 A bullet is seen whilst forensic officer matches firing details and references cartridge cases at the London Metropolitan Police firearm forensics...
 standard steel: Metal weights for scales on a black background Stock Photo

* * *

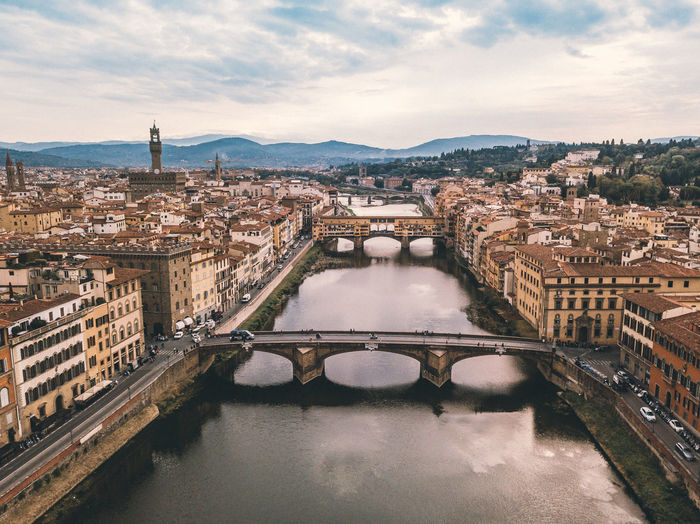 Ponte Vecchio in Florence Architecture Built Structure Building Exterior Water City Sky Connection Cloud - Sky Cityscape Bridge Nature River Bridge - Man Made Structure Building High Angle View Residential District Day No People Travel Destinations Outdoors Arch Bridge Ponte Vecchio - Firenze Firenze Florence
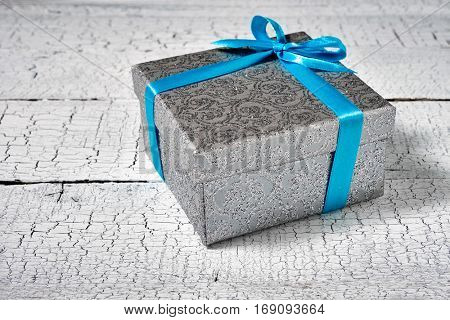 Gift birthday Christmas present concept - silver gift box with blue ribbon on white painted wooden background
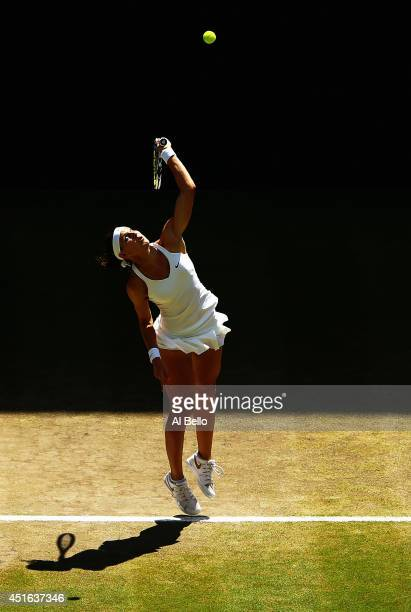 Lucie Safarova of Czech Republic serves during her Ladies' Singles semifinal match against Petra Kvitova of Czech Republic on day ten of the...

---

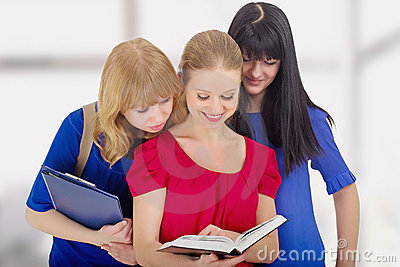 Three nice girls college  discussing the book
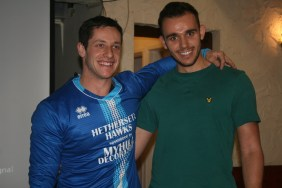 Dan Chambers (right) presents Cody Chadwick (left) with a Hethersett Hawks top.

TASK STATEMENT:
Of the lines above, copy only those from the one holding "Three nice girls" to the one holding "Dan Chambers (right)", both included, and exclude every image.

EXERCISE ANSWER:
 Three nice girls college  discussing the book
 Dan Chambers (right) presents Cody Chadwick (left) with a Hethersett Hawks top.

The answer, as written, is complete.